Через трещину в зеркале равнодушно и нагло за мной следят мои чужие глаза. Я был клоуном, солдатом и зэком, сегодня я смершевец, завтра стану кем-то еще.
Есть сложнейший фокус, позволяющий навсегда укротить в себе норовящую вылезти ложь. Недостаточно загнать паразита внутрь – нужно сделать его собой. Без остатка, без жалости отдать себя лжи, позволить ей сожрать себя целиком. Самому стать ложью. Самому обернуться тварью.
Я застегиваю на себе чужую, несвежую гимнастерку. Я оглядываю выделенную мне комнату на втором этаже когда-то богатого особняка. Здесь в начале века, видно, жила прислуга кавэжединского чина: из единственного окна вид не на площадь, а на разрушенный склад. А году в тридцать пятом сюда заселили японского рядового. Три недели назад он напрасно пролил свою кровь за Маньчжоу-Го, марионеточное маньчжурское государство. Или, может быть, здесь ворочался по ночам предавший свою землю китаец, исполнительная, задерганная марионетка на серой циновке.
А теперь бойцы Красной Армии разместили здесь особистскую крысу. Венский стул с обугленной ножкой, кое-как застеленный липкой клеенкой, опрокинутый на попа снарядный ящик вместо стола – что еще нужно крысе? На клеенке – жестяная кружка, спиртовка, пиала с отбитым краем. Рукомойник с облезлым ведром в углу. Деревянный топчан, на котором мне ни разу не доведется поспать.
Потому что я – гастролер, и сегодня я уйду в ночь. Оставаться здесь – дохлый номер. Лены нет здесь, а может, не было никогда. Связь починят в любой момент. Разоблачение неминуемо. Больше здесь ловить нечего.
Завтра утром они будут ждать капитана Шутова, но капитан не придет. Поисковая операция сорвана. Причина: капитан вернулся в могилу.
Беглый зэк Максим Кронин этой ночью уйдет в тайгу. На рассвете проберется лесными тропами через сопки к разоренной японской лаборатории. И найдет того беглого пленного с огнестрельными ранами, когтями и длинными волосами, найдет живым или мертвым. Потому что если кто и видел Елену – живой или мертвой – так это он.

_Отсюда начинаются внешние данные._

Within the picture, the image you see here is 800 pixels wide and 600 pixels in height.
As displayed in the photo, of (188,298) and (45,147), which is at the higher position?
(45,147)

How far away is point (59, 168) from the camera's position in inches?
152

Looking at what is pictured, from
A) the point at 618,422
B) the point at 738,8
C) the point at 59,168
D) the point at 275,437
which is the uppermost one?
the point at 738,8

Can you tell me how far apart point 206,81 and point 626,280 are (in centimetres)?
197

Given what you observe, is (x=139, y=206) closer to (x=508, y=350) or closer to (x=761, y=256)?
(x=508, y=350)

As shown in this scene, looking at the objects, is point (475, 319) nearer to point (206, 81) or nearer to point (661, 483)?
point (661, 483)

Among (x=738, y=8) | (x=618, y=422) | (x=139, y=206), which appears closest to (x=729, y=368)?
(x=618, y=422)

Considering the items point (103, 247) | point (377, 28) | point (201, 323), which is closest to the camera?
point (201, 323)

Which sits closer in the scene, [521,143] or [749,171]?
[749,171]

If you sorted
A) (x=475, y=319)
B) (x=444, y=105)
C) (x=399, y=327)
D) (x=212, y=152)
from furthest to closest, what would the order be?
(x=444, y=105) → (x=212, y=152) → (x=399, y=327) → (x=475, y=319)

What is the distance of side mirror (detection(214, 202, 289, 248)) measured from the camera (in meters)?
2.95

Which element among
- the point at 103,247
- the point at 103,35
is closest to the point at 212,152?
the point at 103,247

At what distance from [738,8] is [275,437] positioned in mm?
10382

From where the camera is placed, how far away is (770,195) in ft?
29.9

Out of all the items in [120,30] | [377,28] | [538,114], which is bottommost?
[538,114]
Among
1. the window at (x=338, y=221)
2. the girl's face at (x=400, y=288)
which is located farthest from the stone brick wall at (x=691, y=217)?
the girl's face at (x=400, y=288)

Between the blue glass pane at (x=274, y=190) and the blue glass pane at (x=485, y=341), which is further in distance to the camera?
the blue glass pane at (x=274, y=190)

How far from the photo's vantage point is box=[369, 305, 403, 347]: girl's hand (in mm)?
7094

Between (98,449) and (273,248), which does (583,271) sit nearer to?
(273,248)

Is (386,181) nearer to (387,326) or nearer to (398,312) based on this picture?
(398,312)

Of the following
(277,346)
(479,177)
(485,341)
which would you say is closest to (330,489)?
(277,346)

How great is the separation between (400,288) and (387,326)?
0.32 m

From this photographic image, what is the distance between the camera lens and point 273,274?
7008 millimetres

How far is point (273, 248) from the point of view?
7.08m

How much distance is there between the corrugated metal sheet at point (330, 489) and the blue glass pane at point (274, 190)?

Поправляю портупею. Надеваю фуражку. У меня с собой револьвер «смит-вессон» и «вальтер».
Самодельное стрельбище на руинах склада тонет во тьме – как мои воспоминания в темном крошеве забытого, разбитого прошлого. Вероятно, из-за контузии я многое позабыл. Но я помню, я всегда помню первую встречу…
…Я стою на арене. На поясе «обойма» с метательными ножами. На глазах – глухая повязка. Надрывается шпрехшталмейстер, невидимый оркестр выдает барабанную дробь.
– А-а теперь!.. Смер-ртельный номер нашей гастроли!.. Непревзойденный! Гений! Клинка-а!.. Максим Кронин!
Невидимый зал рукоплещет хищно и возбужденно. Это Рига. Буржуазная Латвия. Январь тридцать третьего года. Но на самом деле это неважно, публика всегда и везде ведет себя одинаково: плотоядно надеется, что уж в этот-то раз кровь прольется. Хоть капля крови.
– Кто готов стать отважным добровольцем и выйти на сцену, дамы и господа? Кто станет мишенью для маэстро Кронина и его острейших ножей?
Я спокоен. Я знаю, что на сцену выйдет мой человек. Аннабель, моя девочка, моя ассистентка. На ее по-детски трогательных запястьях, на ее тонких щиколотках – серебряные браслеты, на шее – серебряная цепочка. А на каждом браслете и на цепочке – крошечный колокольчик.
Зал смолкает. Я слышу приближающийся перестук каблучков. Только что-то не так: я не слышу, как звенят колокольчики. Зато слышу незнакомый запах фиалок. Женский голос – гораздо ниже и гораздо уверенней, чем у моей Аннабель, – произносит:
– Я хочу быть мишенью.
– Вы… э-э… уверены?.. – блеет шпрех. – Как к вам… э-э… обращаться?
– Фройляйн Елена.
– Я прошу вас подумать, Елена. Это… э-э… немного опасно.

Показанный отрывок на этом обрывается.